その発想はなかった。けれど、もしかして言った方が良かったのだろうか。何やら四天の人はお笑い体質らしいとおばあちゃんから聞いたことがあるし、もしかして広間であった漫才の2人組のときと同じように、ツッコミのパスをされていたのだろうか。だとしたら見事なボケ殺しをしてしまったような気がする。空気が読めないと思われたかもしれない。とっても今更なことかもしれないけれど。ど、どうしたら。どうしたら。さっきまで熱かったのが嘘のように全身血の気が引いてしまった。

「あ、あのあの」
「ん?」
「く、空気を読めなくて…す、すみません…!」

がたがた震えながら懺悔すると、白石くんはきょとんとした顔をしたのち、顔を逸らして噴き出した。どうやら妙なところで彼のツボにヒットしてしまったらしく、「ちょ、ごめん」と笑いながら謝りつつぷるぷると震えている。…全く謝られている気がしないのはなんでなんだろう。

「あの、白石くん」
「堪忍な、俺、あの、ツボ入ったら、あの、なかなか、ぬ、抜けだせな、」
「いやあの、今のどこにそんなヒットを飛ばすポイントが」

白石くんはとっても優しいけれど、時々よく分からないみたいだ。ツボのハードルが低い笑い上戸なのだろうか、相変わらず彼は落ち着くことを知らずまだ震えている。どこか幼い子供のような笑い顔を見ながら、白石くんもこんなふうに笑うんだな、なんてぼんやりと考えて我に返る。あまりにも見すぎてしまった。慌てて目を逸らして唇を薄く噛む。

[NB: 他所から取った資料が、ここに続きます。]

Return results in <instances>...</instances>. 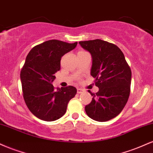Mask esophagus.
<instances>
[{
  "label": "esophagus",
  "mask_w": 153,
  "mask_h": 153,
  "mask_svg": "<svg viewBox=\"0 0 153 153\" xmlns=\"http://www.w3.org/2000/svg\"><path fill=\"white\" fill-rule=\"evenodd\" d=\"M77 92H78V94H82L84 92V91L81 88H78L77 89Z\"/></svg>",
  "instance_id": "esophagus-1"
}]
</instances>
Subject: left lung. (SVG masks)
Here are the masks:
<instances>
[{
  "instance_id": "8db88e82",
  "label": "left lung",
  "mask_w": 153,
  "mask_h": 153,
  "mask_svg": "<svg viewBox=\"0 0 153 153\" xmlns=\"http://www.w3.org/2000/svg\"><path fill=\"white\" fill-rule=\"evenodd\" d=\"M92 57L91 75L99 90L91 91L92 101L85 110L90 118L106 122L118 116L125 106L130 93L131 72L122 50L101 39L80 42Z\"/></svg>"
}]
</instances>
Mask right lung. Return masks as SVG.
<instances>
[{
  "label": "right lung",
  "mask_w": 153,
  "mask_h": 153,
  "mask_svg": "<svg viewBox=\"0 0 153 153\" xmlns=\"http://www.w3.org/2000/svg\"><path fill=\"white\" fill-rule=\"evenodd\" d=\"M77 44L48 40L33 47L26 56L20 74L23 96L28 108L39 119L52 122L62 117L76 94L75 87L54 90L52 82L60 69L62 57L74 50Z\"/></svg>",
  "instance_id": "obj_1"
}]
</instances>
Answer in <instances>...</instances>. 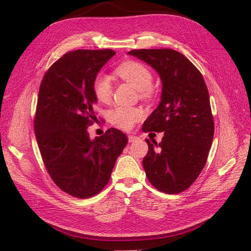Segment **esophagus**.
<instances>
[{
    "label": "esophagus",
    "instance_id": "1",
    "mask_svg": "<svg viewBox=\"0 0 251 251\" xmlns=\"http://www.w3.org/2000/svg\"><path fill=\"white\" fill-rule=\"evenodd\" d=\"M139 139V138H138L137 136H135V135H128V141L129 142H134V141H136V140H138Z\"/></svg>",
    "mask_w": 251,
    "mask_h": 251
}]
</instances>
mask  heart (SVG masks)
Masks as SVG:
<instances>
[{"instance_id":"1","label":"heart","mask_w":251,"mask_h":251,"mask_svg":"<svg viewBox=\"0 0 251 251\" xmlns=\"http://www.w3.org/2000/svg\"><path fill=\"white\" fill-rule=\"evenodd\" d=\"M115 73L121 78L130 83L132 86L139 90L142 97H150L151 86L153 84V74L150 69L143 63L138 61H125L117 66ZM94 94L101 102H109L113 93V84L112 78L106 73L101 72L97 74L94 79ZM111 121L119 128L129 130L135 126L137 122H139L143 112L141 109L136 106L119 105L111 111Z\"/></svg>"}]
</instances>
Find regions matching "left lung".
Listing matches in <instances>:
<instances>
[{"label": "left lung", "instance_id": "obj_1", "mask_svg": "<svg viewBox=\"0 0 251 251\" xmlns=\"http://www.w3.org/2000/svg\"><path fill=\"white\" fill-rule=\"evenodd\" d=\"M150 65L162 79L157 108L143 123V131H164L162 141L147 139L142 161L151 184L167 194L186 190L207 162L215 124L209 94L197 68L179 51L169 49L128 52Z\"/></svg>", "mask_w": 251, "mask_h": 251}]
</instances>
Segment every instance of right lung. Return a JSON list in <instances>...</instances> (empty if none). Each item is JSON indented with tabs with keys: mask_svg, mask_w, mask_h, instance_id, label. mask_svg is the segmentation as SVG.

本当はすごく恥ずかしいんだよ。白石くん。白石くんがそんな風に優しくしてくれるたびにすごく恥ずかしくなって、本当はありがとうって言いたいのに、そんな一言すら言えなくなっちゃうんだよ。こんな自分も恥ずかしくなって背中が熱くなって、何も言えずに俯いて、その繰り返しで。…きっと今だって、そうだ。